» Supplied text
::::::::::
Here's some startling news: you and everyone you love will die. Perhaps not imminently, but likely within the next century.
No matter how much you may fool yourself that we live in an era where we can cheat death, it ain't going to happen. We're dying every day, and no amount of denial will stop that.
In the past decade, five of the people closest to me have died. After my husband's death, I became a hospice volunteer in the town where we lived. So I've had a front-row seat at a few people's passings.
One thing I've learnt is that no matter how long you think you have to get used to the idea, we always seem unprepared for death. So here are some practical tips about how to 'be prepared' for the only sure thing in life.
1. Make sure your affairs are in order
I don't just mean make a will. But make sure you've had a conversation about or written down what you want at the pointy end of your life. Burial or cremation? Where? Is it prepaid? (Today's rates will seem a bargain in a few decades.) Did you tick the organ donation box? What about your digital ''end-of-life''? Have you left a list of your passwords to email and bank accounts in a safe place with your will?
2. Live the life you want
Healthy living is about preparing for death; but it's easy to lose sight of the fact that you should live each day as if it were your last. So, quit that job you hate, leave that toxic marriage while you can. Don't wait until your deathbed.
3. Go to funerals
As my mum always used to say about funerals, the bereaved won't remember what you say but they'll remember that you came. All you need to do is show up and say you're sorry for their loss. Nothing prepares you more for your own death than seeing how other people's lives are summed up in a one-hour service.
4. Tell people what they mean to you
You can never be told ''I love you'' too many times, nor can you say it too many times. But often actions speak louder that words. Show up when people are dying and tell them how important they have been in your life. Express yourself. Whatever you feel.
5. Tell your story
In the hospice world this is called ''the end-of-life review''. Of course not everyone dies of a long protracted illness - but the principle holds true however you die. Either write your life story (the highlights and the juicy secrets) or sit with your family and flick through photo albums. Write on the back of photos who is in them and the date. Because while a picture may be worth a thousand words when you are alive, it will mean nothing when you are dead (photo albums are often the first thing to go to the charity box when it comes time to clear out a dead person's possessions.)
::::::::::
» Source data
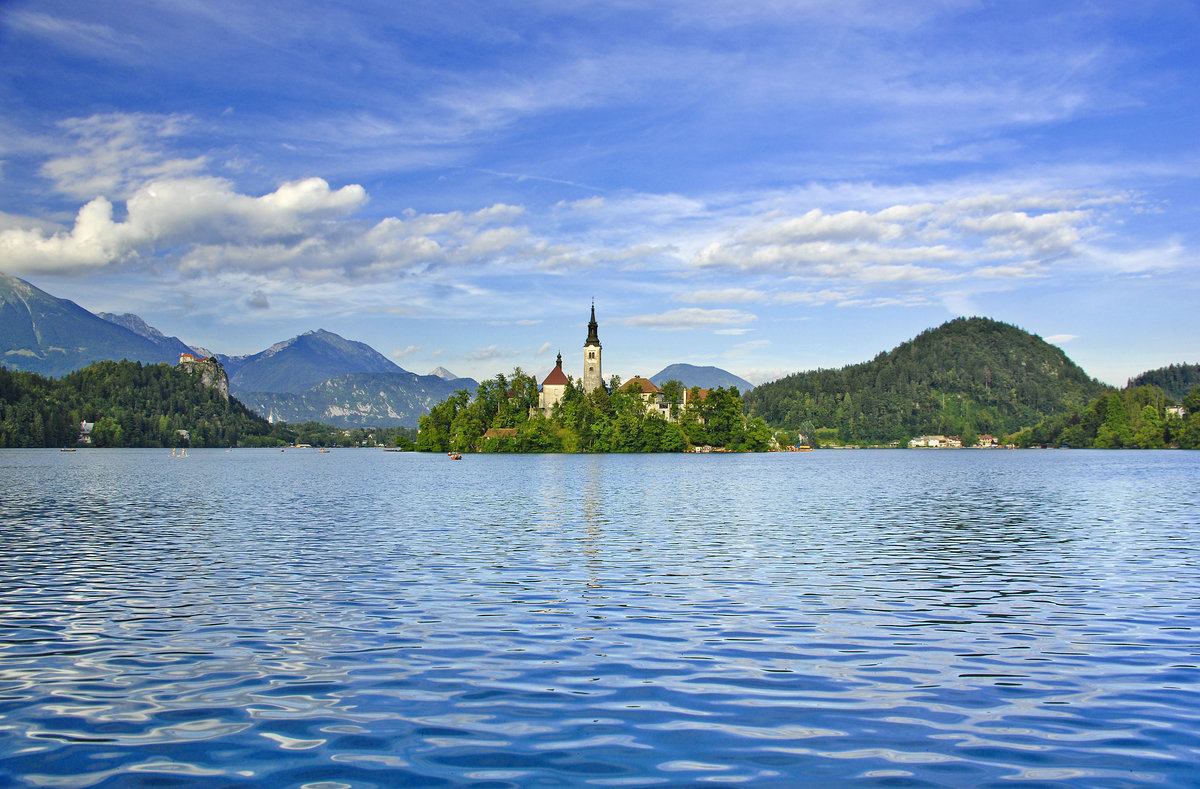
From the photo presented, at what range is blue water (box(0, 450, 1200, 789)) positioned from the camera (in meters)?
::::::::::
» Your assignment
Reproduce the passage of the text on preparing for death between "Here's some startling" and "thing in life.", inclusive. Answer using only the text about preparing for death.

» Exercise output
Here's some startling news: you and everyone you love will die. Perhaps not imminently, but likely within the next century.
No matter how much you may fool yourself that we live in an era where we can cheat death, it ain't going to happen. We're dying every day, and no amount of denial will stop that.
In the past decade, five of the people closest to me have died. After my husband's death, I became a hospice volunteer in the town where we lived. So I've had a front-row seat at a few people's passings.
One thing I've learnt is that no matter how long you think you have to get used to the idea, we always seem unprepared for death. So here are some practical tips about how to 'be prepared' for the only sure thing in life.